• Pop
    1.5k
    I'm not sure what your reference is to. So wavefunction is total information about a system. Is information then a mathematical construct or a physical reality?Mark Nyquist

    Information is interaction. Ideally it is evolutionary interaction. But within that interaction, something external has to be translated to an internal structure of knowledge ( constructivism style ). At minimum, that knowledge structure gets changed............Bear in mind, I am conceptualizing this to something that makes sense to me. I haven't heard it explained quite like this before. And frankly Information seems to be one of those concepts like consciousness, that we have been largely blind to.

    I think the definitions presented earlier are reliable, and I can not find alternative better ones. Have you had any luck?
  • Prishon
    984
    Information is interaction.Pop

    Why is that? Ten equal pieces of paper with different numbers on them (1 digit) contain the same information (when expressed as a number). The form of the different numbers is different though. The entropic definition of information does not take that into account though. Does interaction?
  • Pop
    1.5k
    "The wavefunction is the total information about a system,"

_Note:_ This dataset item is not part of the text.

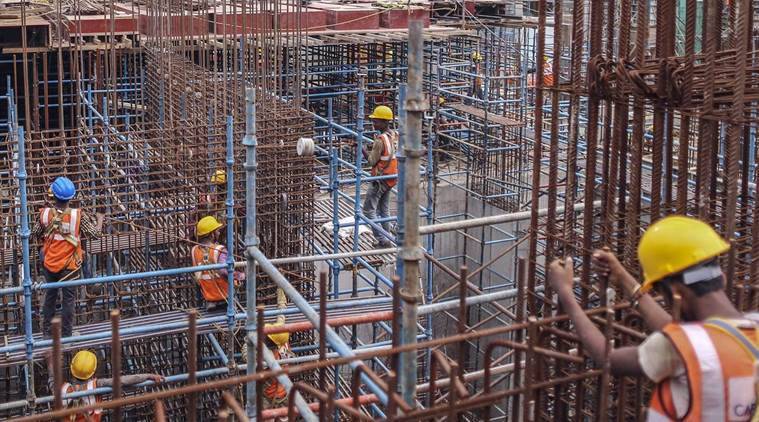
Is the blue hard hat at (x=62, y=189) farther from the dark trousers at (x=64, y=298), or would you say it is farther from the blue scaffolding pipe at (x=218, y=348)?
the blue scaffolding pipe at (x=218, y=348)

    Almost correct. The wavefunction contains only information about the chances where to find a particle. Or the chances of finding a momentum in a certain range. The total information about a system is dependent on the configuration of the particles wrt to each other. But if there is no interaction with the systems surroundings, this wavefunction wavers out in phasespace (well, the position part wavers out while the momentum part collapses). After a while all useful information will be lost. The chances are conserved though (unitarity). Information about these chances, or better, the particles with their chances are conserved whenn falling into a black hole.
    Prishon



    Hey guys, something cool.

    In trying to validate this definition of information. I thought about the double slit experiment and wave function collapse, and much to my delight the definition is consistent. Bear in mind I used no physics at all to arrive at it . I used information theory ( personal understanding ) reductionism, and systems theory, @Daniel was a great help.

    Information enables the interaction of form, But it doesn't enable the interaction of something that has no form. You cannot provide me something that has no information - ever! Since in order for information to occur, interaction has to cause a change to a system. So this would explain why the wave function collapses, but get this - it also predicts entanglement cannot contain information, can only contain information at the point of collapse. It also explains Wigner's friend scenario.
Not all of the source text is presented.